I spent yesterday on an emotional roller coaster: feeling sad, feeling angry, regretting my decision to resign, feeling angry, feeling powerless, being glad I resigned because I can focus on other things, feeling frustrated, feeling sad …
And on top of that I’ve been questioning whether what I’m doing has any basis in reality. But when I talk to other folks (besides Ron) and think about the other people who also resigned because of this, I feel vindicated. It’s necessary.
It just hurts to see my state party moving on without me – especially the ways in which they’re moving on without me. And their surrogates are pushing back with seemingly innocuous posts on social media expressing the very views Ron and I are most opposed to. And I feel powerless because no one was listening to me when I had a leadership role in the party, why in the world would they listen to me after I resigned and joined in calling them out on social media? The more we fight, the more they’re gonna dig in their heels.
I’ve spent the day haunted by the memory of the last time this happened, when my friend (whom I later assigned the pseudonym “Mo”) was basically forced to resign. Here’s what I wrote about it at the time:
I’ve watched 2 people I once considered friends attack the other folks I’m friends with in my state party, watched them (try to) cause all sorts of crazy drama and make the leadership look bad, basically turning friends into enemies. I feel caught in the middle, knowing there is good in each of these people but also knowing how one of them manipulated me and they’ve both hurt people I care about. And I love my friends, but it kills me to watch them talk trash about these people who’ve honestly done stuff to deserve it, but who are also hurting. Why else would they engage in such destructive behavior?
Some of the things that are going on have me wondering, if I ever do anything to annoy one or more of these folks, will they talk to me about it? Or will they alienate me and talk trash about me behind my back?
I’m questioning whether the fondness, camaraderie, desire to be close I feel toward these people is mutual, or even real. One friend in particular, I love him and he at least seemed to hold me in high regard, value my contributions, care about me as a person. But lately he’s been aloof,
I guess this time the roles of the “2 people I once considered friends” are played by Ron, myself, and maybe 1-3 other allies. We’re calling our former colleagues out for the drama they’ve caused, but I can see how some folks might see us as the ones causing the drama (especially the way it’s being spun). The “other folks I’m friends with” are practically the exact same people I’m having a problem with now. They talked trash about Ron and tried to manipulate me and others (with varying degrees of success) and I just couldn’t pretend to be in the middle again.

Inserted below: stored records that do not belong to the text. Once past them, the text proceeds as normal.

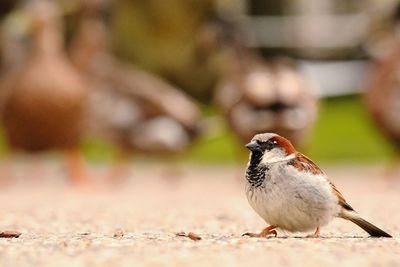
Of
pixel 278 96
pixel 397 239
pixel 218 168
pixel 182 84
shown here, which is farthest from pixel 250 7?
pixel 397 239

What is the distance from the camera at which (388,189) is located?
433 inches

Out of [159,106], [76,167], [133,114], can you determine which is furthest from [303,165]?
[159,106]

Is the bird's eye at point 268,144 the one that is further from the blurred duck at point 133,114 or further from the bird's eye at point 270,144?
the blurred duck at point 133,114

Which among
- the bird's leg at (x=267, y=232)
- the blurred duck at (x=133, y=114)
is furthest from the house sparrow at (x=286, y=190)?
the blurred duck at (x=133, y=114)

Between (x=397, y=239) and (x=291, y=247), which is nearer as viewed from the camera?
(x=291, y=247)

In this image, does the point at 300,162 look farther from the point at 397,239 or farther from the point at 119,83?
the point at 119,83

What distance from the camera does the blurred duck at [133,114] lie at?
13.2m

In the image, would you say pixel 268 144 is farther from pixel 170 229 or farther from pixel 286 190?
pixel 170 229

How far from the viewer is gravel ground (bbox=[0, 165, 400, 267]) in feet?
15.2

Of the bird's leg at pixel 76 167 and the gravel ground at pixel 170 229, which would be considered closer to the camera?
the gravel ground at pixel 170 229

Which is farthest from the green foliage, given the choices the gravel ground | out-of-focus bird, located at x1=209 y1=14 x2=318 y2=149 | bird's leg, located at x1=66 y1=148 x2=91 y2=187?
the gravel ground

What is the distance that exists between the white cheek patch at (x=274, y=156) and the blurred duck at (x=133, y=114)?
24.6 feet

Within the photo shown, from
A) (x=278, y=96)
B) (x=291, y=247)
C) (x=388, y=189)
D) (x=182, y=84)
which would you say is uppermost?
(x=182, y=84)

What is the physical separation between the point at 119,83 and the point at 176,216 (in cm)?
638
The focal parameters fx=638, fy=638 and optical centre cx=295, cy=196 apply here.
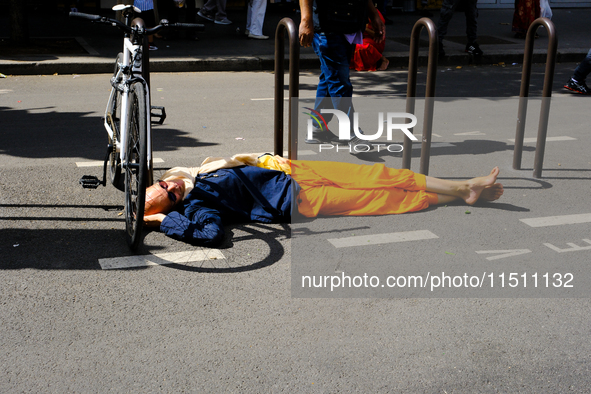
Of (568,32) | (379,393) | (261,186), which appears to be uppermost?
(568,32)

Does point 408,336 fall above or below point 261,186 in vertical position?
below

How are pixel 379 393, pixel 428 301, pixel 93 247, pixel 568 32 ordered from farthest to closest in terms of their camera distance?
pixel 568 32
pixel 93 247
pixel 428 301
pixel 379 393

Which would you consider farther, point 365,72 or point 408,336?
point 365,72

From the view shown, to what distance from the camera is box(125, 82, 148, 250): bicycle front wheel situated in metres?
3.48

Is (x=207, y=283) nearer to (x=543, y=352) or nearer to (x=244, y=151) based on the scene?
(x=543, y=352)

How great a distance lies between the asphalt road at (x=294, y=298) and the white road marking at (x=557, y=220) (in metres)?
0.01

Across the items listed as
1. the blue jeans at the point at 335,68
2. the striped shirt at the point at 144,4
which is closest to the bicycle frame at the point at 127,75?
the blue jeans at the point at 335,68

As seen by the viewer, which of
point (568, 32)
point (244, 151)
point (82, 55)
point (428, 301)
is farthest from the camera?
point (568, 32)

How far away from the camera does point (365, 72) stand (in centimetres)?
1094

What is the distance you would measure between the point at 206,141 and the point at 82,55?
516 cm

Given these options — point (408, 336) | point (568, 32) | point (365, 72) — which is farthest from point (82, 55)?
point (568, 32)

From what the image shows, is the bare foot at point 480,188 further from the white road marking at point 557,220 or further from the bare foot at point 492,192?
the white road marking at point 557,220

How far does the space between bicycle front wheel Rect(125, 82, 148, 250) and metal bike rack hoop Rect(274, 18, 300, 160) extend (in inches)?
50.2

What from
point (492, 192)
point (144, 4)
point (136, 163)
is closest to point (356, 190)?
point (492, 192)
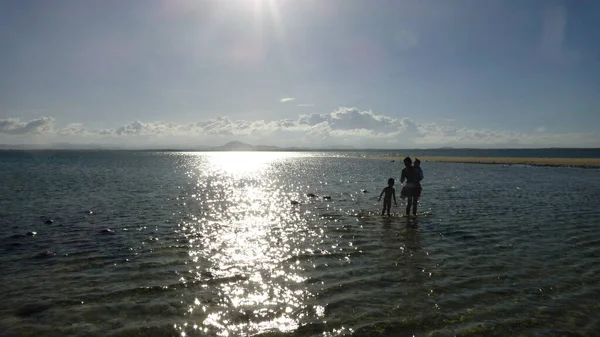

So I’ve officially resigned from the state party; instead I’ll focus on local organizing. I know they’re talking trash about me behind my back; from what folks have said it’s been going on for a while now because they can’t deal with me being nonbinary. (In other words they’re transphobic.) And I’m kinda hurt by it but also like “whatever, they were never worth my time anyway” and that just breaks my heart.
And the “one friend in particular” is the person I later decided to call “Carl;” far as anyone can tell he’s at the center of this whole mess, which is essentially a giant power grab. I first caught on to it when he started taking control of the committee I chaired while a major component of his responsibilities unraveled. I feel like he’s been manipulating me for most of the year+ I’ve known him, but the first time I was really able to notice and say it was when he first started trying to get me to resign, about a month ago. He and Ron have been butting heads practically since Day 1, and Ron’s been calling him out on the problems he’s been causing, and he was the one who essentially turned everyone against Ron until ze resigned … if I remember correctly Carl was a driving force behind the demonization of Mo, too … wow …
Another thing that’s haunting me is a series of texts Mo sent me yesterday, basically saying that my actions contributed to the problem when he was going through this and helped create the situation I’m in now. He basically said our resignations won’t make a difference – not in the behavior of the current leadership and the folks they’re able to sway, at least. I’m a bit hurt that he didn’t seem interested in having a dialogue about it, but I have to agree with him. A major part of why I left is because they were showing no remorse, no self-reflection, no consideration or respect for Ron, nothing. Why would they do that now that they have nearly full control over my state Green Party? They can do whatever they want – just like high-ranking Republicans and Democrats.